[Dataset records]
--
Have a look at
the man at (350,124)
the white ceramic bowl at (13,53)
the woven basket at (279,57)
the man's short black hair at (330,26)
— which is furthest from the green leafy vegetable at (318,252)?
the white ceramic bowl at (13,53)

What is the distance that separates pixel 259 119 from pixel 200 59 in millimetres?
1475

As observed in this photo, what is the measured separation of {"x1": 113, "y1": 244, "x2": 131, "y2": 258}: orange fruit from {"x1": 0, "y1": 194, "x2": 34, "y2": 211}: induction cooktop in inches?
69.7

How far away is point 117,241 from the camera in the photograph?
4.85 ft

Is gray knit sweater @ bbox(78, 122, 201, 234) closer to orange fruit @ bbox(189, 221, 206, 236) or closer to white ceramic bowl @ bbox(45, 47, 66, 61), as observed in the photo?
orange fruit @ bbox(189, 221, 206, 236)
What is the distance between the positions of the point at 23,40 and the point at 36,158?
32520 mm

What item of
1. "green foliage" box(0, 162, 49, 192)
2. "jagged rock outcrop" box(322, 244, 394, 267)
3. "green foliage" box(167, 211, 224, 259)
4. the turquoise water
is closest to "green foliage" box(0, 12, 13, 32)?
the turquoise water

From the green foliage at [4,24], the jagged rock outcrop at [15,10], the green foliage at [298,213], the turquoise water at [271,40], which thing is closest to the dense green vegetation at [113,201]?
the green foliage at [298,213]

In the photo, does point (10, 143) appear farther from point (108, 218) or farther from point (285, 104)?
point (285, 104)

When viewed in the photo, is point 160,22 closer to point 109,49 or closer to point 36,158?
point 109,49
--
What to work on – Reproduce every item above line for line, without changing a single character.

Solution to this exercise –
Have a look at
the man at (350,124)
the white ceramic bowl at (13,53)
the woven basket at (279,57)
the man's short black hair at (330,26)
— which is furthest from the green leafy vegetable at (318,252)?
the white ceramic bowl at (13,53)

What is the distance that separates pixel 259 119 from pixel 200 59 in millimetres?
1475

As observed in this photo, what is the measured separation of {"x1": 113, "y1": 244, "x2": 131, "y2": 258}: orange fruit from {"x1": 0, "y1": 194, "x2": 34, "y2": 211}: induction cooktop in inches?
69.7

How far away is point 117,241 from the camera in the photograph?
4.85 ft

Is gray knit sweater @ bbox(78, 122, 201, 234) closer to orange fruit @ bbox(189, 221, 206, 236) or closer to white ceramic bowl @ bbox(45, 47, 66, 61), as observed in the photo?
orange fruit @ bbox(189, 221, 206, 236)
What is the distance between the positions of the point at 23,40 and the point at 36,158?
32520 mm

What item of
1. "green foliage" box(0, 162, 49, 192)
2. "jagged rock outcrop" box(322, 244, 394, 267)
3. "green foliage" box(167, 211, 224, 259)
4. the turquoise water
is closest to "green foliage" box(0, 12, 13, 32)?
the turquoise water

From the green foliage at [4,24], the jagged rock outcrop at [15,10], the green foliage at [298,213], the turquoise water at [271,40], which thing is closest to the dense green vegetation at [113,201]?
the green foliage at [298,213]

In the photo, does point (10, 143) appear farther from point (108, 218) or farther from point (285, 104)?
point (285, 104)

When viewed in the photo, is point 160,22 closer to point 109,49 or closer to point 36,158?
point 109,49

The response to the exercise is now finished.